The downside to this method is that it requires a good understanding of hexadecimal and binary and the ability to convert from one to the other quickly. The more you practise this, the easier it becomes to convert the numbers, and the easier it is to visualise the binary strings in your head.

The basis of the idea is that each type of card (e.g. kings, twos, aces etc) for the four suits (spades, clubs etc) is kept in your mind as a 4-bit binary number. A "one" indicates that a particular card has been dealt, and a "zero" indicates that that card has not been dealt. As a 4-bit binary number is also a single hex digit, you just need to remember a single hex digit for each type of card. When a new card is dealt, you convert the hex to binary, change the relevant bit, then change it back to hex. The whole idea is based around a table of all the playing cards in a pack. To start with, you need to order the suits in a way that you will always remember. I use the order of spades, clubs, hearts, diamonds.

The table looks like this:

Spades |
Clubs |
Hearts |
Diamonds | |

King | 0 | 0 | 0 | 0 |

Queen | 0 | 0 | 0 | 0 |

Jack | 0 | 0 | 0 | 0 |

10 | 0 | 0 | 0 | 0 |

9 | 0 | 0 | 0 | 0 |

8 | 0 | 0 | 0 | 0 |

7 | 0 | 0 | 0 | 0 |

6 | 0 | 0 | 0 | 0 |

5 | 0 | 0 | 0 | 0 |

4 | 0 | 0 | 0 | 0 |

3 | 0 | 0 | 0 | 0 |

2 | 0 | 0 | 0 | 0 |

Ace | 0 | 0 | 0 | 0 |

Each row in the table can be treated as a 4-bit binary number, and that, in turn, can be treated as a single digit hex number. If you can easily remember 13 letters or numbers, you can remember the entire grid. Otherwise, you can just concentrate on remembering a subset of the table, such as kings, queens and jacks.

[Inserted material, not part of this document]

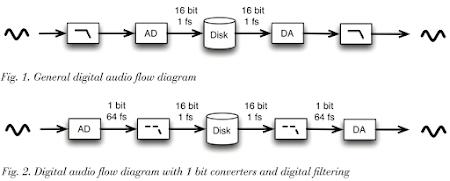 DSD Myth white paper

As the cards are dealt, you fill in the table with a 1 for a card that has been dealt, and you leave a 0 for a card that is yet to be dealt. If the king of clubs and the king of diamonds have been dealt, but not the kings of spades and hearts, the row for kings would look like this:

Spades |
Clubs |
Hearts |
Diamonds | |

King | 0 | 1 | 0 | 1 |

This can then be written as "0101" in binary. This is the same as "5" in hex, or "0x05" or "5h" depending on whether you are a C programmer or an assembly language programmer. Therefore, to remember how many kings have been dealt, you only need to remember the number "5". One number indicates the presence or absence of four different cards.

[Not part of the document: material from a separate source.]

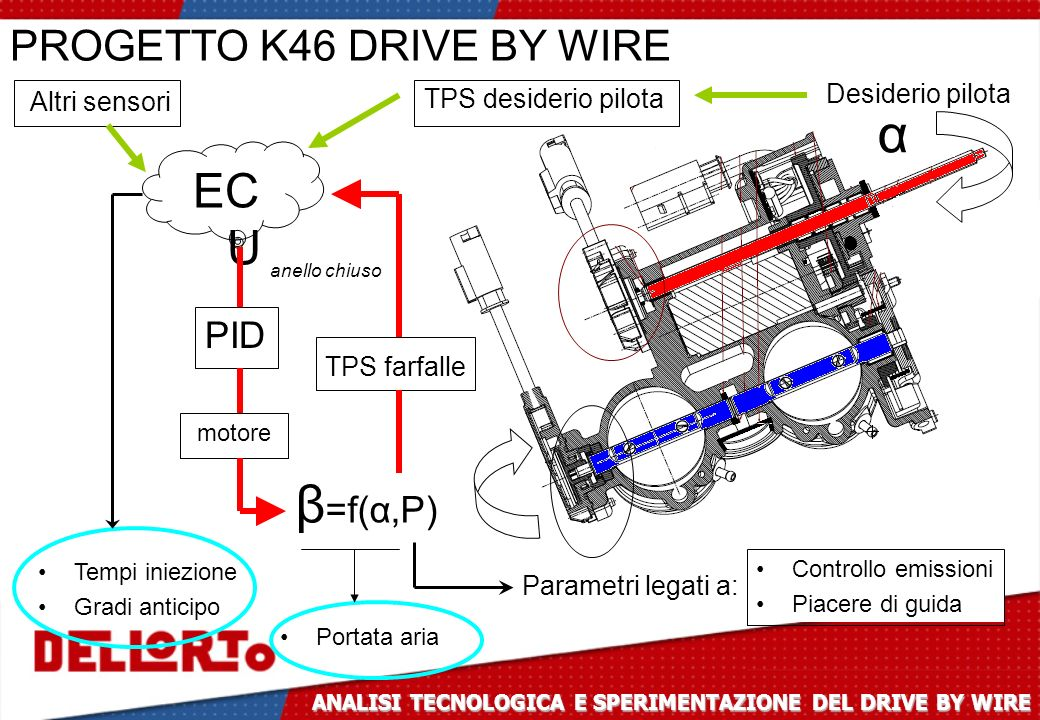 α β=f(α,P) ECU PROGETTO K46 DRIVE BY WIRE PID Desiderio pilota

Here is a chart for converting from hex to binary for 4-bit numbers: (It is never necessary to convert to decimal numbers, and doing so would just complicate things).

Hex | Binary |

1 | 0001 |

2 | 0010 |

3 | 0011 |

4 | 0100 |

5 | 0101 |

6 | 0110 |

7 | 0111 |

8 | 1000 |

9 | 1001 |

a | 1010 |

b | 1011 |

c | 1100 |

d | 1101 |

e | 1110 |

f | 1111 |

As more kings are dealt, you swap the zeroes in the binary number with ones. At any point, you can tell from the binary number which kings have been dealt and which are still in the pack. Technically, when a new king is dealt you are "Or"-ing the number with either 8, 4, 2 or 1.

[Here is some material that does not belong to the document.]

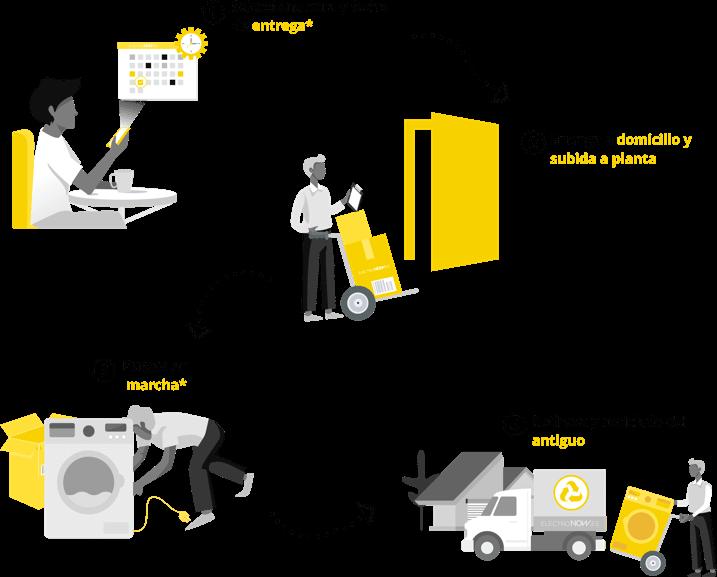 servicio de entrega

To start with, you will need to keep converting the hex number to binary in order to fill in another bit, and then convert it back to hex in order to remember it. With more practice, you will be able to alter the hex number directly without needing to convert to and from binary. It can be hard to do this quickly at first, but it gets a lot easier as you do it more often. There are some useful facts that help with this:

- If you get a new diamond, you know that you only have to add 1 to the number in your head.

- It becomes easier to convert from hex to binary if you think of the patterns. For example, "c" is "1100" whilst "3" is "0011".

- If you have "7", then you know you are waiting for the spade.

- If you have "e", then you know you are waiting for the diamond.

- If you have "f", then you have all of that type of card.

The easiest way to develop the method is to start by remembering just kings, queens and jacks. By doing that, you will have just three hex digits to remember, and you can concentrate on the maths instead of the remembering. When you are proficient with three digits, you can practise remembering longer sequences of digits.

Here are all the kings and queens shuffled:

We have no kings or queens of any suit. At the moment, our grid looks like this:

Spades |
Clubs |
Hearts |
Diamonds | |

Kings |
0 | 0 | 0 | 0 |

Queens |
0 | 0 | 0 | 0 |

The king number is "0000" in binary, which is "0" in hex. The same is true for the queen number. Therefore, we just remember the king number followed by the queen number, which is "00".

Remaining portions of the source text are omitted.